Tom Whelan: So we added approximately 900,000 ounces of silver and 6,000 ounces of gold. So we actually updated our model as a change in estimate. And we’ve recorded that in the first quarter. So the LCM would have been actually much higher had we not made that adjustment. But again, the team had gathered enough data and we felt confident that the recovery curves on the historic pads supported that — the higher amount of gold and silver that we’re expecting to see here in ’24. So I hope that made sense.

Kevin O’Halloran: Do you have a sense of where that number would have been without the positive offset or maybe even just more broadly, what should we be looking for going forward on the LCM?

Tom Whelan: Look, it would have added in the $10 million to $12 million range benefit. So we would otherwise had a larger LCM. The question I always get is, so is this it for LCMs. I’d like to hedge a little bit just to give Mick the bandwidth to get this ramp up done safely and make sure things go really smoothly. Could we have one in the second quarter? Maybe depends on prices silver — silver prices, how fast we start to see some of that silver come through. But certainly, Q3 forward, absolutely, we’re out of the LCM business.

Kevin O’Halloran: And maybe you guys touched already on the higher grades under the ex-pit crusher at Rochester. But can you maybe comment more broadly on where you’re seeing or where you’re looking for upside at Rochester in terms of the grade profile, maybe sort of beyond this year?

Mitch Krebs: In 2024, our budget out there is somewhere around $9 million for Rochester, which is a big increase relative to recent periods when we’ve been more focused on the construction of the expansion. You go back to the mid-80s at Rochester, when Rochester pit was first identified, the blinders were sort of put on, I think, and all focus was on that structure and that deposit and ultimately, that project. And only in the last few years has — have the blinders kind of been taken off and we’ve started to look more regionally. You might recall, we added almost — doubled our land position out there when we acquired a lot of the land off to the west from Alio Gold a few years ago. So Aoife came into the picture here a couple of years ago and has really helped accelerate our thinking around where some higher grade material could be on our existing land package, and I’ll turn it over to her in a second.

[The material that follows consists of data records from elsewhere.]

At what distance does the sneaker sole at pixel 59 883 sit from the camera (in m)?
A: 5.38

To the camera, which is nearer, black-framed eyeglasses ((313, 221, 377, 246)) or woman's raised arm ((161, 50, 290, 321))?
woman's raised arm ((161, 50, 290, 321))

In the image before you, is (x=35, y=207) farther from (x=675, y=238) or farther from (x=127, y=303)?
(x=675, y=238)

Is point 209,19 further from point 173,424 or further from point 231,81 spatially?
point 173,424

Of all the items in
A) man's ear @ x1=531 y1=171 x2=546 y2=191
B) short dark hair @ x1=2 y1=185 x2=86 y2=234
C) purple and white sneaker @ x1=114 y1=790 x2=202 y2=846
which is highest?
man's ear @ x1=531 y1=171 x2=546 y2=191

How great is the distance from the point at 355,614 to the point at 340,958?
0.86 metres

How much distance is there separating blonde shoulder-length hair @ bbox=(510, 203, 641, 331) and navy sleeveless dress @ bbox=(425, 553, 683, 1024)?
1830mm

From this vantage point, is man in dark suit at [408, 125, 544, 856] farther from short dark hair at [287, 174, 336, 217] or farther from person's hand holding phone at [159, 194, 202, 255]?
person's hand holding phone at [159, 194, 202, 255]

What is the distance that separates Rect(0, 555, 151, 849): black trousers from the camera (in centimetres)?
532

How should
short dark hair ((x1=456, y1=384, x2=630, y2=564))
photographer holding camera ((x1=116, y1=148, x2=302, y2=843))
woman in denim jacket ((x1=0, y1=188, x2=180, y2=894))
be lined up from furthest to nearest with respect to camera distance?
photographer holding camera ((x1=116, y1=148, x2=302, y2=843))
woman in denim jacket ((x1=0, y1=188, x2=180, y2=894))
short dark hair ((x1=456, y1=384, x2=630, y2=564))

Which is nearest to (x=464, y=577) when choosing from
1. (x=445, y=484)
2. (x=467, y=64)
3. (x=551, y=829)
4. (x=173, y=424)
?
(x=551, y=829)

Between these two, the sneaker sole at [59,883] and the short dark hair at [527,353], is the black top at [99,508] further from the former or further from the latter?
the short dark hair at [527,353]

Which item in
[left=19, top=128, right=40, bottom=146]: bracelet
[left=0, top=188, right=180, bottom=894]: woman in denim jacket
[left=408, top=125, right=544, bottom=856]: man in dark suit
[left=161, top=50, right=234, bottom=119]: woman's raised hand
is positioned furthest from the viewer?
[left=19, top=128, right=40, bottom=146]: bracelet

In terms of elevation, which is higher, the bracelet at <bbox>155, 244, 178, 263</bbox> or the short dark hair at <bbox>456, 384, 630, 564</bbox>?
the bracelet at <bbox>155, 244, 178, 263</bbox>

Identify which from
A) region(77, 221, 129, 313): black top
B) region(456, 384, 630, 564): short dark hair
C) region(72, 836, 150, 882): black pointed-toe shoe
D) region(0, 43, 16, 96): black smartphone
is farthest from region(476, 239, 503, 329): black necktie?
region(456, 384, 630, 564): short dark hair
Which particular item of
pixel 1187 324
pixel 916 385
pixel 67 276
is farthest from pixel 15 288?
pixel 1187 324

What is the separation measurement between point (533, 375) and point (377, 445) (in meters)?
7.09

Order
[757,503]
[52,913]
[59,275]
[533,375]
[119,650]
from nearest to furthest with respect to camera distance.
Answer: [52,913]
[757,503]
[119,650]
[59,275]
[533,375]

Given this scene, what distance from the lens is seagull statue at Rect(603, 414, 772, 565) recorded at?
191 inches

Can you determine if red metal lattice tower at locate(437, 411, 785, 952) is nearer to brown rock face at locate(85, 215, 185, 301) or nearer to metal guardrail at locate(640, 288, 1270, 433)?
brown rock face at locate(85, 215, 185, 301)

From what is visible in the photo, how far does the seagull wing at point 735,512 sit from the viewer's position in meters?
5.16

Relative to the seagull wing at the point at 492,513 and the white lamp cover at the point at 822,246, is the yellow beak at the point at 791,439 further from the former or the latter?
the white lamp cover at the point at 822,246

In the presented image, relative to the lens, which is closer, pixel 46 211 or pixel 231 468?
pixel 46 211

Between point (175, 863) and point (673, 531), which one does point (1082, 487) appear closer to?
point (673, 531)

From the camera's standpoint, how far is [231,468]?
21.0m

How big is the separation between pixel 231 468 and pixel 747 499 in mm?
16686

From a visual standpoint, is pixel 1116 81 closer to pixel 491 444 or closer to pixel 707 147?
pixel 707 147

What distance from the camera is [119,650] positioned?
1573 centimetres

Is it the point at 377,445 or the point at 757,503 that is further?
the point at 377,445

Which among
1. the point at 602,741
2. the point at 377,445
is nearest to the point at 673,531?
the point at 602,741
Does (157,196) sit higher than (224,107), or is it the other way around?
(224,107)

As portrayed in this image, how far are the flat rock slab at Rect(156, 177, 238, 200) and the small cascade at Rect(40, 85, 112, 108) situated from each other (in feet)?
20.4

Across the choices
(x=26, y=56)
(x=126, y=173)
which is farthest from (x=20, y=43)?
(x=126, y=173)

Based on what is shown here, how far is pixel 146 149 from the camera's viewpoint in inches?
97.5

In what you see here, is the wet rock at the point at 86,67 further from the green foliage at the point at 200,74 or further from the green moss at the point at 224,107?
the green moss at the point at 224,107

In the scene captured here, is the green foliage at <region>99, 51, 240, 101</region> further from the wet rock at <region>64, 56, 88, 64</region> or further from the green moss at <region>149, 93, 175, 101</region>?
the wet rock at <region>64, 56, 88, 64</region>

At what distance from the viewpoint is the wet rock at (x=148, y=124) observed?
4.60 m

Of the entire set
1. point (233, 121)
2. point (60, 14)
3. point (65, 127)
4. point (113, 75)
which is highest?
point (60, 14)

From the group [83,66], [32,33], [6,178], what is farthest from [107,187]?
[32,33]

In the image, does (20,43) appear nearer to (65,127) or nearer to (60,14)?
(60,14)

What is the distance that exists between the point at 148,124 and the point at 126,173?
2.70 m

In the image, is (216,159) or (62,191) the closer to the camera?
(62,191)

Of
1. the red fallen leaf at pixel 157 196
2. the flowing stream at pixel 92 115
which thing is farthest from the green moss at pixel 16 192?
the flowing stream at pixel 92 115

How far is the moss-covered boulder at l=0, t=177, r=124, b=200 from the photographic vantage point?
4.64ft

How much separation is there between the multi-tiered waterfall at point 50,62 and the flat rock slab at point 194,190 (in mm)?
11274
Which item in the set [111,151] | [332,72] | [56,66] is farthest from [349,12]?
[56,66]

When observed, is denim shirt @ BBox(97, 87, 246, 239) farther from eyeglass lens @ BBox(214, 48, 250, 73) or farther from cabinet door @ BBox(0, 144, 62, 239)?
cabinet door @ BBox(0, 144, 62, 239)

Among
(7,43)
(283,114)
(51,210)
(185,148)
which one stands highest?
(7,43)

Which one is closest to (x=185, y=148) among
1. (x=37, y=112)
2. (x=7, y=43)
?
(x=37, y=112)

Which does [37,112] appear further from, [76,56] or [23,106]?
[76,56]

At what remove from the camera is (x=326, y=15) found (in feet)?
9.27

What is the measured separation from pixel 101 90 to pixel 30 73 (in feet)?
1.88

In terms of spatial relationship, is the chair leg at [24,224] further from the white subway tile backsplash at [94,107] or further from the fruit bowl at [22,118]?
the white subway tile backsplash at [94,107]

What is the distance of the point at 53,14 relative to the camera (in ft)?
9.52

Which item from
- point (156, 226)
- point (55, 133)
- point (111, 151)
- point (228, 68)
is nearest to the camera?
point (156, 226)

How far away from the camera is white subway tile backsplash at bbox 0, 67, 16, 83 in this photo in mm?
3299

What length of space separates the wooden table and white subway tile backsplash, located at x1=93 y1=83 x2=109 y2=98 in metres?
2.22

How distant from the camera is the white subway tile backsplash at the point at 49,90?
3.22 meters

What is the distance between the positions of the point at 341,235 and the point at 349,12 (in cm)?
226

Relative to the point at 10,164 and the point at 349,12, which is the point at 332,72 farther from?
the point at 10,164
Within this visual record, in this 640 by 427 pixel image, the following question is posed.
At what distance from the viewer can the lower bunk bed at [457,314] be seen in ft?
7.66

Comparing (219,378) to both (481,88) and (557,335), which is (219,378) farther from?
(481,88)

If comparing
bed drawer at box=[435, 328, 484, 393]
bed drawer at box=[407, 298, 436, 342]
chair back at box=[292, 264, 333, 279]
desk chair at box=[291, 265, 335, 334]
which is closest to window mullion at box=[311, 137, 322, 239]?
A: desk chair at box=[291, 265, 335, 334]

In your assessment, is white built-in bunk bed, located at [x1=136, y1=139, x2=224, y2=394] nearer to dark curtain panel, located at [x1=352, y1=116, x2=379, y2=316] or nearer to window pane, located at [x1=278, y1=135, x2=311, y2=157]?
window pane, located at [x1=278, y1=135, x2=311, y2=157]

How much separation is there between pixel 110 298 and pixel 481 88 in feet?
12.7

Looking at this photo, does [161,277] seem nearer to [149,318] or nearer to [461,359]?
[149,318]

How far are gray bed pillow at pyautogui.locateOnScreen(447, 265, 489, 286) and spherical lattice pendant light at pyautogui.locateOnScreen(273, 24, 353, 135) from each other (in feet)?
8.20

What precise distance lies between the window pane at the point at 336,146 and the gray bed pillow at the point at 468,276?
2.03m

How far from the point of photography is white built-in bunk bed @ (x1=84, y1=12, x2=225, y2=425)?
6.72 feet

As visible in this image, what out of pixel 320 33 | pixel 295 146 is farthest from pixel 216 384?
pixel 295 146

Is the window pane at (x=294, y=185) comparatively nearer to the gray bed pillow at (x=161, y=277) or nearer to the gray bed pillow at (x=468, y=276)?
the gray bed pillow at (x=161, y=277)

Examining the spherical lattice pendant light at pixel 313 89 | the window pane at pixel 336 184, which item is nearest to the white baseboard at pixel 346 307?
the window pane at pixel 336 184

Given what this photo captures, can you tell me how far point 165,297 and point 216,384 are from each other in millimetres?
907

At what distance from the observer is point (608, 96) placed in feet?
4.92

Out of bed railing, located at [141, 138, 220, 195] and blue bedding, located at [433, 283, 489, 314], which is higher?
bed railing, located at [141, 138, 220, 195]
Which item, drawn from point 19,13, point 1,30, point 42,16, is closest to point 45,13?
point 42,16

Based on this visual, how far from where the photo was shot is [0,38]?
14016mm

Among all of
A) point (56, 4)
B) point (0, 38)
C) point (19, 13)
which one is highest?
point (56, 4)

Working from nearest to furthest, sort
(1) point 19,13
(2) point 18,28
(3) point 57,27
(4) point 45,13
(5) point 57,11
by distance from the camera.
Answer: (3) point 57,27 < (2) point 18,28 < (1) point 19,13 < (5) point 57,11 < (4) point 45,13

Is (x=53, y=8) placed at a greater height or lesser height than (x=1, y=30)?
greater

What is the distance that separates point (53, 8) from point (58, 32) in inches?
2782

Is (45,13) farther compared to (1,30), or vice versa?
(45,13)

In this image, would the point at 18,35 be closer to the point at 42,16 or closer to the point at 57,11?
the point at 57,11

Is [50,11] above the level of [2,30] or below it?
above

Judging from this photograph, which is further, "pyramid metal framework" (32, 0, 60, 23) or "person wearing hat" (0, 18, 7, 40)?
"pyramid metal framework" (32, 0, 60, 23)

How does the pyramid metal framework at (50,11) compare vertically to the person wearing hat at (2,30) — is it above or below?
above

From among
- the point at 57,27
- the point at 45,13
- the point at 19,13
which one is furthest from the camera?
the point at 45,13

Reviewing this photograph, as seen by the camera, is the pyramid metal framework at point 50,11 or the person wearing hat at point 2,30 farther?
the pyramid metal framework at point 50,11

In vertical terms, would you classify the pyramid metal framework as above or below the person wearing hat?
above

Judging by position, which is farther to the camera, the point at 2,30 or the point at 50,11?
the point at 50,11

But most of the focus right now is really on the eastern side of the existing pit, one area we called East Rochester. And then about 3, 4, 5 miles to the south of the Rochester pit is a historic mining area called Nevada Packard. There’s going to be some drilling down there as well where we think there’s some potential for some higher grade. And then between those two from the Rochester pit down to Nevada Packard, there’s a lot of opportunity, untapped potential there that we’ll start to investigate going forward. But Aoife, did I steal all your thunder or is there anything else you want to highlight?